◆ Material for this task:
-- Opening Marker --

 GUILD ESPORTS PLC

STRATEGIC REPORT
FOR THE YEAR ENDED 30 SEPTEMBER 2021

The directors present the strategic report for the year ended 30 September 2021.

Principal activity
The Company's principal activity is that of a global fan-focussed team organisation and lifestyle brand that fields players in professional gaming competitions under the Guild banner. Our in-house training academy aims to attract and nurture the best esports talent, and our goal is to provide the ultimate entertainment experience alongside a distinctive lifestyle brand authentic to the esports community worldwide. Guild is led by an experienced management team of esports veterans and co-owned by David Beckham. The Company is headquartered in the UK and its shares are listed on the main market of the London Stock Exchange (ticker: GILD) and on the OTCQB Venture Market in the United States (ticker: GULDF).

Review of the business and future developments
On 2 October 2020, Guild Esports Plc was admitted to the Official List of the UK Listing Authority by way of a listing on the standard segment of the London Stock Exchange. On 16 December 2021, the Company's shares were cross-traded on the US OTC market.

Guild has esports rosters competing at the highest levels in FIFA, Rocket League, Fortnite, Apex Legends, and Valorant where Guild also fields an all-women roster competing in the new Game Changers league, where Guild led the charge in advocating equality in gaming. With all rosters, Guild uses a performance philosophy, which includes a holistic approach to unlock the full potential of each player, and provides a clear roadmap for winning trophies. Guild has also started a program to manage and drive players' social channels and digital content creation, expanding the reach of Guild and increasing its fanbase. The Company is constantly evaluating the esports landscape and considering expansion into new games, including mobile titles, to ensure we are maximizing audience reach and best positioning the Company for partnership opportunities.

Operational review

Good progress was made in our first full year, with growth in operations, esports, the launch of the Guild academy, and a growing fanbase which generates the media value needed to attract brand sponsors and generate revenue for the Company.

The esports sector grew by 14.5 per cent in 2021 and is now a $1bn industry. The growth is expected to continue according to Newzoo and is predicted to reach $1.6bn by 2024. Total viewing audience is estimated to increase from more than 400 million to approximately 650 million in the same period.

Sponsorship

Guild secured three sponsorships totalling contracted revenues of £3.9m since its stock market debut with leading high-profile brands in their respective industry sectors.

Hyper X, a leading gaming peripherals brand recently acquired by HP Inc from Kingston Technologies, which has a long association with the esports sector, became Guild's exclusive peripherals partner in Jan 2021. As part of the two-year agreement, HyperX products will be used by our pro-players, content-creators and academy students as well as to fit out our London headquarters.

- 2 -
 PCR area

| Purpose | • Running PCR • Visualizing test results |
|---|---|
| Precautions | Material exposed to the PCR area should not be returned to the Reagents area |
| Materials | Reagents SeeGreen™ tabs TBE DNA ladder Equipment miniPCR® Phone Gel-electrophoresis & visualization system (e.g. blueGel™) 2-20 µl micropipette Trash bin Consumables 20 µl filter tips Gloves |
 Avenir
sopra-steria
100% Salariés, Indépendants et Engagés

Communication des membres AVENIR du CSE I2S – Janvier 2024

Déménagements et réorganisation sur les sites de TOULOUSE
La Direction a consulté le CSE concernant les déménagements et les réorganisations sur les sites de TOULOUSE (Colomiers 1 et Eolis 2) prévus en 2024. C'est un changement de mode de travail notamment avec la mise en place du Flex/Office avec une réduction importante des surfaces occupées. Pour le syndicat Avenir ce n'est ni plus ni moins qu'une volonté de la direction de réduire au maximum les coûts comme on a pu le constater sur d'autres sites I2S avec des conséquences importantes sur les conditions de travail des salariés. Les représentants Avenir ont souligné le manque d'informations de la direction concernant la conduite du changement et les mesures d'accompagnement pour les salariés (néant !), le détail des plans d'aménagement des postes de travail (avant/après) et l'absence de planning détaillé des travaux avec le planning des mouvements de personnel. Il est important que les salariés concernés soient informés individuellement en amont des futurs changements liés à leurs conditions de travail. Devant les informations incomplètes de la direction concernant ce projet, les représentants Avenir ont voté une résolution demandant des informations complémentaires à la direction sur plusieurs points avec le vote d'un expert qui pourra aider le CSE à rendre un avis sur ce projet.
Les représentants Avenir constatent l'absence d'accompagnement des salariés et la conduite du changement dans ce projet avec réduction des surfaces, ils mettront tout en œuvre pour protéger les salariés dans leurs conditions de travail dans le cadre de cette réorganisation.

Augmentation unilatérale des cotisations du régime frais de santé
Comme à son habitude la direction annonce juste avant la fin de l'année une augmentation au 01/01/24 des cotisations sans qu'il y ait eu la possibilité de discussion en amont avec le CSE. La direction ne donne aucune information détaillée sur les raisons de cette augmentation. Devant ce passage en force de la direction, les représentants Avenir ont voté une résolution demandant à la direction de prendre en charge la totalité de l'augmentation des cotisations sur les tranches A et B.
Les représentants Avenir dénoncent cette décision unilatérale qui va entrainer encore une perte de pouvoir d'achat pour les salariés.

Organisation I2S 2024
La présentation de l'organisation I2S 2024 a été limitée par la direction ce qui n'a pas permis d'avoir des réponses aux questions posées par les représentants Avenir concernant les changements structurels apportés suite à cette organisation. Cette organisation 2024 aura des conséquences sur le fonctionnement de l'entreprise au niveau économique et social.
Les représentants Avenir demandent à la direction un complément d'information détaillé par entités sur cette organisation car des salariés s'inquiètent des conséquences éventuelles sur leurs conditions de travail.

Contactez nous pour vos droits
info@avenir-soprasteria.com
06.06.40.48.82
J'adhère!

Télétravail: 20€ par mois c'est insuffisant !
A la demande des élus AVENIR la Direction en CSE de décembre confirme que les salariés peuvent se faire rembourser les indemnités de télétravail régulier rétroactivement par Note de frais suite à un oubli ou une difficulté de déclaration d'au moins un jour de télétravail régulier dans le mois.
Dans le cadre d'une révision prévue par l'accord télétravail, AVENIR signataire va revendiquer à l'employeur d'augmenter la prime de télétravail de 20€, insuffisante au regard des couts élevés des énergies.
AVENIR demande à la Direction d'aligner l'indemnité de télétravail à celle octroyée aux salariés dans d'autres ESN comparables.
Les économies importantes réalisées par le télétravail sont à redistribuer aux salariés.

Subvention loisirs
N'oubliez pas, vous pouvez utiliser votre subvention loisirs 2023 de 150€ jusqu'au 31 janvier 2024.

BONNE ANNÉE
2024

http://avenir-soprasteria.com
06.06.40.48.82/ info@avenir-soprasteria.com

-- Closing Marker --

◆ Exercise description: Reproduce all the data exactly. Include every line.

◆ Answer:
 GUILD ESPORTS PLC

STRATEGIC REPORT
FOR THE YEAR ENDED 30 SEPTEMBER 2021

The directors present the strategic report for the year ended 30 September 2021.

Principal activity
The Company's principal activity is that of a global fan-focussed team organisation and lifestyle brand that fields players in professional gaming competitions under the Guild banner. Our in-house training academy aims to attract and nurture the best esports talent, and our goal is to provide the ultimate entertainment experience alongside a distinctive lifestyle brand authentic to the esports community worldwide. Guild is led by an experienced management team of esports veterans and co-owned by David Beckham. The Company is headquartered in the UK and its shares are listed on the main market of the London Stock Exchange (ticker: GILD) and on the OTCQB Venture Market in the United States (ticker: GULDF).

Review of the business and future developments
On 2 October 2020, Guild Esports Plc was admitted to the Official List of the UK Listing Authority by way of a listing on the standard segment of the London Stock Exchange. On 16 December 2021, the Company's shares were cross-traded on the US OTC market.

Guild has esports rosters competing at the highest levels in FIFA, Rocket League, Fortnite, Apex Legends, and Valorant where Guild also fields an all-women roster competing in the new Game Changers league, where Guild led the charge in advocating equality in gaming. With all rosters, Guild uses a performance philosophy, which includes a holistic approach to unlock the full potential of each player, and provides a clear roadmap for winning trophies. Guild has also started a program to manage and drive players' social channels and digital content creation, expanding the reach of Guild and increasing its fanbase. The Company is constantly evaluating the esports landscape and considering expansion into new games, including mobile titles, to ensure we are maximizing audience reach and best positioning the Company for partnership opportunities.

Operational review

Good progress was made in our first full year, with growth in operations, esports, the launch of the Guild academy, and a growing fanbase which generates the media value needed to attract brand sponsors and generate revenue for the Company.

The esports sector grew by 14.5 per cent in 2021 and is now a $1bn industry. The growth is expected to continue according to Newzoo and is predicted to reach $1.6bn by 2024. Total viewing audience is estimated to increase from more than 400 million to approximately 650 million in the same period.

Sponsorship

Guild secured three sponsorships totalling contracted revenues of £3.9m since its stock market debut with leading high-profile brands in their respective industry sectors.

Hyper X, a leading gaming peripherals brand recently acquired by HP Inc from Kingston Technologies, which has a long association with the esports sector, became Guild's exclusive peripherals partner in Jan 2021. As part of the two-year agreement, HyperX products will be used by our pro-players, content-creators and academy students as well as to fit out our London headquarters.

- 2 -
 PCR area

| Purpose | • Running PCR • Visualizing test results |
|---|---|
| Precautions | Material exposed to the PCR area should not be returned to the Reagents area |
| Materials | Reagents SeeGreen™ tabs TBE DNA ladder Equipment miniPCR® Phone Gel-electrophoresis & visualization system (e.g. blueGel™) 2-20 µl micropipette Trash bin Consumables 20 µl filter tips Gloves |
 Avenir
sopra-steria
100% Salariés, Indépendants et Engagés

Communication des membres AVENIR du CSE I2S – Janvier 2024

Déménagements et réorganisation sur les sites de TOULOUSE
La Direction a consulté le CSE concernant les déménagements et les réorganisations sur les sites de TOULOUSE (Colomiers 1 et Eolis 2) prévus en 2024. C'est un changement de mode de travail notamment avec la mise en place du Flex/Office avec une réduction importante des surfaces occupées. Pour le syndicat Avenir ce n'est ni plus ni moins qu'une volonté de la direction de réduire au maximum les coûts comme on a pu le constater sur d'autres sites I2S avec des conséquences importantes sur les conditions de travail des salariés. Les représentants Avenir ont souligné le manque d'informations de la direction concernant la conduite du changement et les mesures d'accompagnement pour les salariés (néant !), le détail des plans d'aménagement des postes de travail (avant/après) et l'absence de planning détaillé des travaux avec le planning des mouvements de personnel. Il est important que les salariés concernés soient informés individuellement en amont des futurs changements liés à leurs conditions de travail. Devant les informations incomplètes de la direction concernant ce projet, les représentants Avenir ont voté une résolution demandant des informations complémentaires à la direction sur plusieurs points avec le vote d'un expert qui pourra aider le CSE à rendre un avis sur ce projet.
Les représentants Avenir constatent l'absence d'accompagnement des salariés et la conduite du changement dans ce projet avec réduction des surfaces, ils mettront tout en œuvre pour protéger les salariés dans leurs conditions de travail dans le cadre de cette réorganisation.

Augmentation unilatérale des cotisations du régime frais de santé
Comme à son habitude la direction annonce juste avant la fin de l'année une augmentation au 01/01/24 des cotisations sans qu'il y ait eu la possibilité de discussion en amont avec le CSE. La direction ne donne aucune information détaillée sur les raisons de cette augmentation. Devant ce passage en force de la direction, les représentants Avenir ont voté une résolution demandant à la direction de prendre en charge la totalité de l'augmentation des cotisations sur les tranches A et B.
Les représentants Avenir dénoncent cette décision unilatérale qui va entrainer encore une perte de pouvoir d'achat pour les salariés.

Organisation I2S 2024
La présentation de l'organisation I2S 2024 a été limitée par la direction ce qui n'a pas permis d'avoir des réponses aux questions posées par les représentants Avenir concernant les changements structurels apportés suite à cette organisation. Cette organisation 2024 aura des conséquences sur le fonctionnement de l'entreprise au niveau économique et social.
Les représentants Avenir demandent à la direction un complément d'information détaillé par entités sur cette organisation car des salariés s'inquiètent des conséquences éventuelles sur leurs conditions de travail.

Contactez nous pour vos droits
info@avenir-soprasteria.com
06.06.40.48.82
J'adhère!

Télétravail: 20€ par mois c'est insuffisant !
A la demande des élus AVENIR la Direction en CSE de décembre confirme que les salariés peuvent se faire rembourser les indemnités de télétravail régulier rétroactivement par Note de frais suite à un oubli ou une difficulté de déclaration d'au moins un jour de télétravail régulier dans le mois.
Dans le cadre d'une révision prévue par l'accord télétravail, AVENIR signataire va revendiquer à l'employeur d'augmenter la prime de télétravail de 20€, insuffisante au regard des couts élevés des énergies.
AVENIR demande à la Direction d'aligner l'indemnité de télétravail à celle octroyée aux salariés dans d'autres ESN comparables.
Les économies importantes réalisées par le télétravail sont à redistribuer aux salariés.

Subvention loisirs
N'oubliez pas, vous pouvez utiliser votre subvention loisirs 2023 de 150€ jusqu'au 31 janvier 2024.

BONNE ANNÉE
2024

http://avenir-soprasteria.com
06.06.40.48.82/ info@avenir-soprasteria.com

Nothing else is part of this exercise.